# INFORMATION PROVIDED
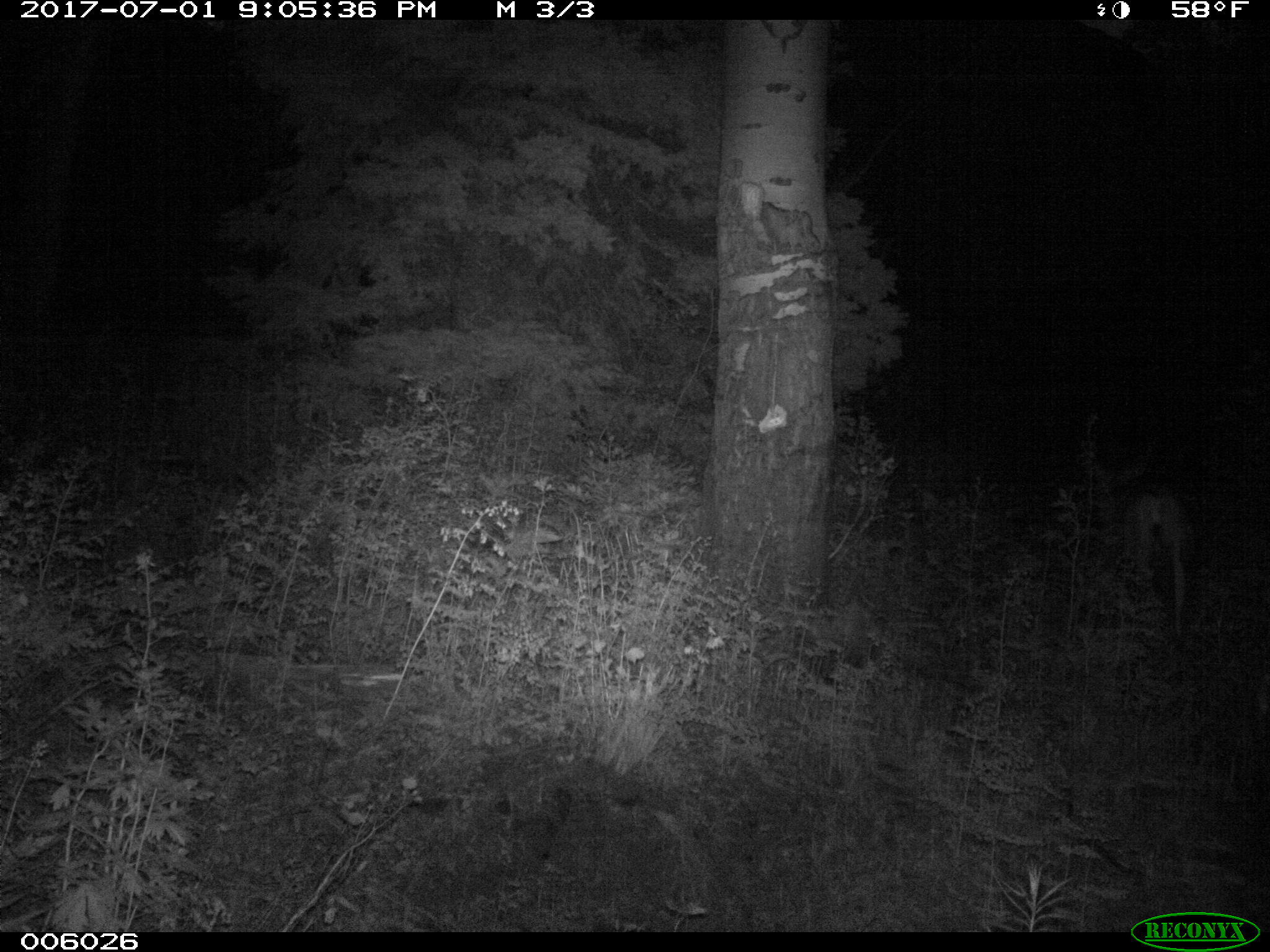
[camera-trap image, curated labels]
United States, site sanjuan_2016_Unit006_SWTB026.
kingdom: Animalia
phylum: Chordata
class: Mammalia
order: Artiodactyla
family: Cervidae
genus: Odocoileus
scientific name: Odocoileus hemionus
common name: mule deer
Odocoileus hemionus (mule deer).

---

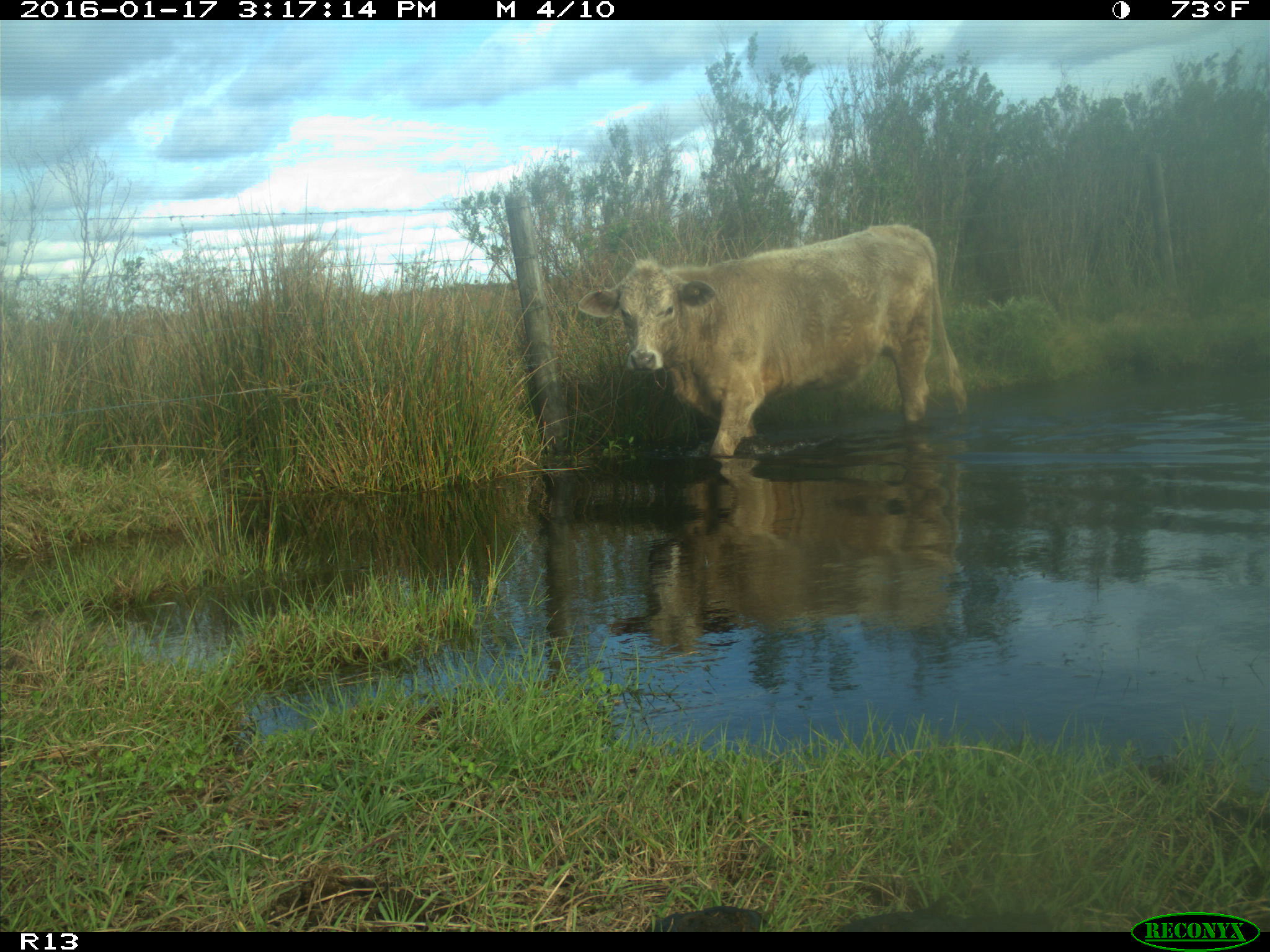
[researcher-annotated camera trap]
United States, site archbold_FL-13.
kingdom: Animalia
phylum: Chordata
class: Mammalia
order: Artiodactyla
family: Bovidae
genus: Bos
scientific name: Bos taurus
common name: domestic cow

# ASSIGNED TASK
Find the line with "United States, site archbold_FL-13." in the entries above. Retype it and each line after it, exactly, through the line with "common name: domestic cow", and stop there.

# SOLUTION TO THIS PROBLEM
United States, site archbold_FL-13.
kingdom: Animalia
phylum: Chordata
class: Mammalia
order: Artiodactyla
family: Bovidae
genus: Bos
scientific name: Bos taurus
common name: domestic cow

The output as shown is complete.